## Start Dataset extract
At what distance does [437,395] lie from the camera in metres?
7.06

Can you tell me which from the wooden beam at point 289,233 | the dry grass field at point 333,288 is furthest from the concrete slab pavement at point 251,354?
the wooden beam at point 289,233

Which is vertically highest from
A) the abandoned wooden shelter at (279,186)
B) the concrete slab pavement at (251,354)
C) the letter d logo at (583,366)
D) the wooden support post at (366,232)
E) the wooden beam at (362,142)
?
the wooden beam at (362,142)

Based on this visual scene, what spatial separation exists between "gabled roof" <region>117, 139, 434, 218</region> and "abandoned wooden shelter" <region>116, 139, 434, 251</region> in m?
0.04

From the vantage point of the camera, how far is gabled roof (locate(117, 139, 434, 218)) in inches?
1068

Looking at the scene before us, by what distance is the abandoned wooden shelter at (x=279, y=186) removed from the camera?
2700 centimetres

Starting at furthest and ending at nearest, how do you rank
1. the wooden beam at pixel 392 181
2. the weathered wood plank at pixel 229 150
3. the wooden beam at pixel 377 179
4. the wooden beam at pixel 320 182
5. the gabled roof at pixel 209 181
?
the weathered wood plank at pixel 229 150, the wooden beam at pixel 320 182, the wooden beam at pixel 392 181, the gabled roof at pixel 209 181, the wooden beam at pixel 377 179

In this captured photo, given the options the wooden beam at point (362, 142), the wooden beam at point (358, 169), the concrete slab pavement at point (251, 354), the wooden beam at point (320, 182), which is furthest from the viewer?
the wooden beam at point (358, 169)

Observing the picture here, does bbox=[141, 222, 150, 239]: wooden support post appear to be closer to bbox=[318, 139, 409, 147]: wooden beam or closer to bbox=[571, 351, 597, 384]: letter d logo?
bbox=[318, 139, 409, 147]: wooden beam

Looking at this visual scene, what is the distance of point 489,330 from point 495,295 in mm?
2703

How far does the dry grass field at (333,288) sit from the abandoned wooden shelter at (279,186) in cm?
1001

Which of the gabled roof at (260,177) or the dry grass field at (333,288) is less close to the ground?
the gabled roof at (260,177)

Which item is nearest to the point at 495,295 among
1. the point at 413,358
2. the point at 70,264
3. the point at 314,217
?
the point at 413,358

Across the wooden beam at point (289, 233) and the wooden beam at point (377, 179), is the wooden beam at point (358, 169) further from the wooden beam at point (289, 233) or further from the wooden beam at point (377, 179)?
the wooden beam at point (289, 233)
## End Dataset extract
» Written request:
Change every "dry grass field" in the data above to "dry meadow", and leave everything else the same.

» Solution to this problem:
At what distance does [437,395] lie from the camera in metres?
7.06

Can you tell me which from the wooden beam at point 289,233 | the dry meadow at point 333,288 is furthest from the concrete slab pavement at point 251,354?
the wooden beam at point 289,233

Which is vertically highest from
A) the abandoned wooden shelter at (279,186)
B) the concrete slab pavement at (251,354)
C) the letter d logo at (583,366)
D) the wooden support post at (366,232)
E) the wooden beam at (362,142)
?
the wooden beam at (362,142)

Based on this visual scene, what spatial separation exists between "gabled roof" <region>117, 139, 434, 218</region> and "abandoned wooden shelter" <region>116, 139, 434, 251</region> in m?
0.04

From the vantage point of the camera, how far is gabled roof (locate(117, 139, 434, 218)) in inches?
1068

Looking at the scene before us, by what distance is the abandoned wooden shelter at (x=279, y=186) removed from the camera?
2700 centimetres

Starting at furthest and ending at nearest, how do you rank
1. the wooden beam at pixel 392 181
2. the weathered wood plank at pixel 229 150
3. the wooden beam at pixel 377 179
4. the wooden beam at pixel 320 182
5. the gabled roof at pixel 209 181
?
the weathered wood plank at pixel 229 150, the wooden beam at pixel 320 182, the wooden beam at pixel 392 181, the gabled roof at pixel 209 181, the wooden beam at pixel 377 179

In this captured photo, given the options the wooden beam at point (362, 142), the wooden beam at point (358, 169), the concrete slab pavement at point (251, 354), the wooden beam at point (320, 182), which is furthest from the viewer?
the wooden beam at point (358, 169)

Observing the picture here, does bbox=[141, 222, 150, 239]: wooden support post appear to be closer to bbox=[318, 139, 409, 147]: wooden beam or closer to bbox=[571, 351, 597, 384]: letter d logo?
bbox=[318, 139, 409, 147]: wooden beam

Looking at this visual scene, what is the distance of point 489,330 from point 495,295 in mm?
2703

How far does the dry meadow at (333,288) sit from the abandoned wooden shelter at (279,186) in cm?
1001

Which of the gabled roof at (260,177) or the dry meadow at (333,288) is less close to the ground?
the gabled roof at (260,177)

Which item is nearest to the point at 495,295 among
1. the point at 413,358
2. the point at 70,264
3. the point at 314,217
?
the point at 413,358

Across the wooden beam at point (289, 233) and the wooden beam at point (377, 179), is the wooden beam at point (358, 169) further from the wooden beam at point (289, 233) or further from the wooden beam at point (377, 179)?
the wooden beam at point (289, 233)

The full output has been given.